[Exercise text]
-*-*-

Archive for the ‘R&D’ Tag

Place your bets on KETs

The European Commission’s High Level Expert group on key emerging technologies (KETs) has recently identified six key areas of technology that are worth US$832bn today but could be worth US$1,282bn by 2015. They believe these big technology bets will be at the core of future consumer electronics devices, healthcare, transport and communication solutions and should be a core focus for our scientists and manufacturing industries.

KETs are defined as knowledge and capital-intensive technologies associated with high R&D intensity and rapid integrated innovation cycles, high capital expenditure and highly-skilled employment. Mastery of KETs is a strategic priority, to ensure Europe-based companies can produce the innovative products of the future.

Combinations of KETs are embedded at the core of most advanced products. For example, an electric car is a combination of advanced materials for batteries, microelectronics components for power electronics in order to reduce the weight of the car, photonics for low consumption lighting, industrial biotechnologies for low friction tyres and advanced manufacturing systems to produce vehicles at a competitive cost.

According to this Group Europe, once the cradle of the Industrial Revolution, hosts a manufacturing base built upon a long-established engineering tradition, a strong R&D capacity backed by strong universities and the ability of industry to adapt to technological progress and to produce high quality products with global potential.

Today the same manufacturing industry provides technologies and solutions which are needed to respond to major challenges of the 21st century, including, climate change, resource and energy efficiency, security, an ageing society and sustainable mobility. Not surprisingly the market is highly competitive and technologies are typically created within a business environment, where SMEs can play an important role, especially by providing inputs and innovative solutions to global companies. Local companies should take note.

Against this background, the major opportunity areas identified include nanotechnology, photonics, industrial biotech, advanced materials and advanced manufacturing systems. By way of illustration of the potential, the EU says micro and nanoelectronics is a US$250bn industry that could be worth US$300bn by 2015, while nanotechnology is a €12bn industry with the potential to grow at 16pc a year to reach US$27bn by 2015. Advanced materials, including new energy sources such as advanced batteries, photovoltaics, gas turbines and solid state lighting, are tipped to grow 6pc a year to become a €150bn market in 2015. Industrial biotechnology – uses enzymes and micro-organisms to make bio-based products in sectors as diverse as chemicals, food and feed, healthcare, detergents, paper and pulp, textiles and bioenergy. The EU identified that this technology could grow from US$90bn to become a US$125bn market by 2015. Advanced manufacturing systems, including semiconductors, has been identified as an area that will grow 5pc year on year to become a US$200bn industry.

-*-*-

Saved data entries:
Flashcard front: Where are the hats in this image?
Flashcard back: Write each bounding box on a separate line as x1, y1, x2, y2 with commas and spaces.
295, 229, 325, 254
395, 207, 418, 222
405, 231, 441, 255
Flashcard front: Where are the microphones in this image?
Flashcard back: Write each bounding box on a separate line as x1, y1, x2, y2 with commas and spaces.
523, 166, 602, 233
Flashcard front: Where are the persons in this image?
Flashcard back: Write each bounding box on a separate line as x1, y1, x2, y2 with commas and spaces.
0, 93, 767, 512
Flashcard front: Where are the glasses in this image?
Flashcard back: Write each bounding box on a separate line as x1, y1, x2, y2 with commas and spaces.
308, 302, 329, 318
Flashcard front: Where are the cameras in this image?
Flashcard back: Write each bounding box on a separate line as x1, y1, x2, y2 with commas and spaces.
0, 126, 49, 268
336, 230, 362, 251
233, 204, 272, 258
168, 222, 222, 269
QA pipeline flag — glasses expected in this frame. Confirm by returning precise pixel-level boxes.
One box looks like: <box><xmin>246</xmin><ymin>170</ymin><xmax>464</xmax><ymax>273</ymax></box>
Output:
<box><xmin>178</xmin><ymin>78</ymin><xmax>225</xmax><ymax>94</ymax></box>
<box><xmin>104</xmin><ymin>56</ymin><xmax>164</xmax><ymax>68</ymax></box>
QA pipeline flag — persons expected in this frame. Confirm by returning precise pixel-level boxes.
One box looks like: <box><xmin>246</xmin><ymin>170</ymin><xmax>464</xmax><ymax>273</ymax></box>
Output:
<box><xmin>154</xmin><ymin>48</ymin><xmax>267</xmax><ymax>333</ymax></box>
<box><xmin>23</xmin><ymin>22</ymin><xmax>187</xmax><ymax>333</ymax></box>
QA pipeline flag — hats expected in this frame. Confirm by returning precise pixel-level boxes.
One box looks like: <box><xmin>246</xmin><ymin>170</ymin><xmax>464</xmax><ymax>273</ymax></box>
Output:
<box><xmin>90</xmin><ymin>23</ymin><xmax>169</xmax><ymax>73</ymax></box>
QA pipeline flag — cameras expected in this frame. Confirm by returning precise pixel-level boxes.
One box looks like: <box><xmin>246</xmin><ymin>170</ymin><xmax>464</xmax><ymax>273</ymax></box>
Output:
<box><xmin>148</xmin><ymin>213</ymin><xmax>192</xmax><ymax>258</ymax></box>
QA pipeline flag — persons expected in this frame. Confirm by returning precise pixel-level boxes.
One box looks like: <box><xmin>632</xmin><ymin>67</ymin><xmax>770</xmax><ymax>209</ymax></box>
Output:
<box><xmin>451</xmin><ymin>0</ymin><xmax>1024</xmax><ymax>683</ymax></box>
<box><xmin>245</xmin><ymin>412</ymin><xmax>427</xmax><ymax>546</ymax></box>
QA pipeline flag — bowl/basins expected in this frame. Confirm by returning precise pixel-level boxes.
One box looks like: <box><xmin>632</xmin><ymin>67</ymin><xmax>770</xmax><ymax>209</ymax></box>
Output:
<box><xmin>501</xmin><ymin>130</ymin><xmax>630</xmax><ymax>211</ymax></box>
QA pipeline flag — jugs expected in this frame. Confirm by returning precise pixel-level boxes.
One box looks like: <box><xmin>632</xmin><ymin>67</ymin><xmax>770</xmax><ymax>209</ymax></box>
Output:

-*-*-

[Work instruction 1] From the article on key emerging technologies, reproduce the passage from "KETs are defined" to "of the future.".
[Work instruction 2] Using the article on key emerging technologies, decide whether each statement agrees with it: (a) In an electric car, photonics serves for low consumption lighting. (b) Nanotechnology is expected to grow at 10pc a year. (c) Industrial biotechnology could become a US$125bn market by 2015.
[Work instruction 3] Write the next part of the article on key emerging technologies, picking up after its last sentence.
None of the records is needed here.

[Expected output 1]
KETs are defined as knowledge and capital-intensive technologies associated with high R&D intensity and rapid integrated innovation cycles, high capital expenditure and highly-skilled employment. Mastery of KETs is a strategic priority, to ensure Europe-based companies can produce the innovative products of the future.

[Expected output 2]
(a) Yes: "photonics for low consumption lighting"
(b) No: "nanotechnology is a €12bn industry with the potential to grow at 16pc a year"
(c) Yes: "this technology could grow from US$90bn to become a US$125bn market by 2015"

[Expected output 3]
Regular readers of this column may have heard me comment on the need to bridge the ‘Valley of Death’ – essentially the gulf between identifying new technologies and successfully commercialising them. They have identified a three-pillar approach to a successful crossing which I would certainly agree with. The first stage ‘Technological Research’ consists of taking advantage of scientific excellence in transforming the ideas arising from fundamental research into technologies competitive at world level and this is where the work of the Science Park and our partners in the Universities is critical.

The second stage ‘Product Demonstration’ will allow for the use and exploitation of KETs on European soil to make innovative and performing products and solutions competitive at world level.
And the third stage, ‘Competitive Manufacturing’, should create European manufacturing ecosystems for globally competitive products and industries to compete with our Asian and US rivals.

By focusing on these key stages of the innovation chain, the hope is to trigger a virtuous cycle, from knowledge generation to market flow with feedback from the market to knowledge generation support, thereby strengthening economic development. It is encouraging to know that it is broadly this same model that is being followed here in Northern Ireland. We just need to place our bets as best we can but yet be flexible enough to switch assured we have the basic science and learning skills in place.